Par Gintersdorfer/Klaßen
Le Président, Lino Versace, Solo Béton, Boro Sanguy et les autres membres du groupe « La Jet Set » ont introduit le coupé-décalé dans les boîtes de nuit de la diaspora ivoirienne à Paris en 2003 comme une façon de résister, à travers la fête et le glamour, à la guerre civile.
Créé à une époque de crise et de précarisation en Côte d’Ivoire, le coupé-décalé apparaît dans un monde parallèle entre Paris et Abidjan dans lequel les stratégies individuelles de survie naissent d’un savant mélange d’affirmation de soi, de dandysme et de glamour, d’un jeu de force avec les codes et les clichés. Il s’agit d’exister, de s’inventer et de faire parler son nom. En argot ivoirien, « couper » signifie tricher, voler ou arnaquer. Dans les rues de Paris, il a pris le sens de tricher, voler ou arnaquer, tandis que « décaler » est synonyme de s’enfuir.
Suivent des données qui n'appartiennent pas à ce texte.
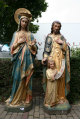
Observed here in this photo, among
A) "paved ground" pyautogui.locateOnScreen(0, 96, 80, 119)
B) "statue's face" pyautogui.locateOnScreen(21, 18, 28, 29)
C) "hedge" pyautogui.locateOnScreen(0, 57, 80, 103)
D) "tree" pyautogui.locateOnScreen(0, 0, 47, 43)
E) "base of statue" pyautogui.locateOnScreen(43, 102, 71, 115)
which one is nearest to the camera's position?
"paved ground" pyautogui.locateOnScreen(0, 96, 80, 119)

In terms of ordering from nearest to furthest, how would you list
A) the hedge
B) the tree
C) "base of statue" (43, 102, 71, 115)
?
"base of statue" (43, 102, 71, 115) < the hedge < the tree

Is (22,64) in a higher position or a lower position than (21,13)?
lower

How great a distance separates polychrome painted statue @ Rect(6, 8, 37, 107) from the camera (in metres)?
3.77

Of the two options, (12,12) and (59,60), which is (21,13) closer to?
(59,60)

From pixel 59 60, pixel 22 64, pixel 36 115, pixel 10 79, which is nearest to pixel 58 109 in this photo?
pixel 36 115

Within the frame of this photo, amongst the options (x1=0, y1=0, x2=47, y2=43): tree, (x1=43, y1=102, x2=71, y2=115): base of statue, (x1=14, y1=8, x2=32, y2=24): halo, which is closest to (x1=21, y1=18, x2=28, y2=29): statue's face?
(x1=14, y1=8, x2=32, y2=24): halo

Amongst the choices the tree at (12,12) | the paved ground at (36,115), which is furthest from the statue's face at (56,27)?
the tree at (12,12)

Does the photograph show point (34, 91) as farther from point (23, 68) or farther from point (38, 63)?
point (23, 68)

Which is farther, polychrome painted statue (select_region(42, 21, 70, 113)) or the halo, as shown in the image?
the halo

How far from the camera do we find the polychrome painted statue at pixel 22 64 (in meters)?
3.77

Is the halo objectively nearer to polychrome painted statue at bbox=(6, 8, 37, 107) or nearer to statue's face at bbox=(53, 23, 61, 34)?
polychrome painted statue at bbox=(6, 8, 37, 107)

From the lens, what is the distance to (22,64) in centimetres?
376

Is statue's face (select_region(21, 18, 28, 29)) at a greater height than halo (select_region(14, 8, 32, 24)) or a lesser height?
lesser

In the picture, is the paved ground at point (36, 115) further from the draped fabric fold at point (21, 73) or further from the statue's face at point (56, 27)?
the statue's face at point (56, 27)
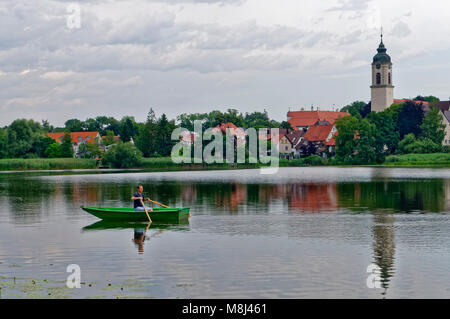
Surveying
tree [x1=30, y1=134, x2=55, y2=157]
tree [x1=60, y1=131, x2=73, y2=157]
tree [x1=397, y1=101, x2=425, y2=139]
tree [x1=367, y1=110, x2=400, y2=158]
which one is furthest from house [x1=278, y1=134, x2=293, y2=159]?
tree [x1=30, y1=134, x2=55, y2=157]

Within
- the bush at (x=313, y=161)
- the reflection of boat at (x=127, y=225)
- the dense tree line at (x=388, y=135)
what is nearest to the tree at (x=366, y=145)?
the dense tree line at (x=388, y=135)

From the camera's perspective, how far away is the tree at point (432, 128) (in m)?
130

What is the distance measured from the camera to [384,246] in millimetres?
22656

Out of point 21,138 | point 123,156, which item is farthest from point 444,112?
point 21,138

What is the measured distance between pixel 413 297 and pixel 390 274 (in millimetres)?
2473

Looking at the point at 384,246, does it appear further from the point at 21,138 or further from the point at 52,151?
the point at 52,151

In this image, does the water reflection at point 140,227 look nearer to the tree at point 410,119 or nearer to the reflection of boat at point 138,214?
the reflection of boat at point 138,214

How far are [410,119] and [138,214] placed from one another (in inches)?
4482

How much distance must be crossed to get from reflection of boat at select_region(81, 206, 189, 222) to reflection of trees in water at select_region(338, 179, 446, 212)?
12.7 m

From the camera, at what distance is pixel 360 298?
15.3 metres

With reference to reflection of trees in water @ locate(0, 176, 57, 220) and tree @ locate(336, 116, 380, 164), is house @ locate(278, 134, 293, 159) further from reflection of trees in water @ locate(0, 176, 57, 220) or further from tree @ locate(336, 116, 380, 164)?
reflection of trees in water @ locate(0, 176, 57, 220)

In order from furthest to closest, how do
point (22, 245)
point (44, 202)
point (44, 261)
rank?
point (44, 202)
point (22, 245)
point (44, 261)
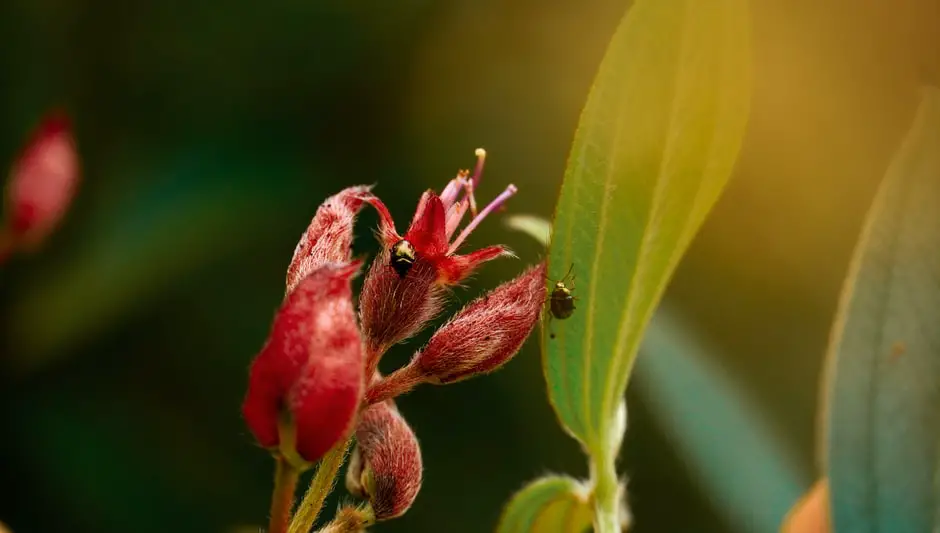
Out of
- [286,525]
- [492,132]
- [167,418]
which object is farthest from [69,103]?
[286,525]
La mise en scène théâtrale, l’invention constante de nouvelles formes de danse et le luxe ostentatoire des tenues vestimentaires sont essentiels au coupé-décalé. L’image bling-bling, qui s’oppose à la vision répandue de l’immigré précaire, les rend invulnérables et défie le regard blanc et masculin. Une société parallèle est créée selon le principe de la revalorisation et de l’extravagance.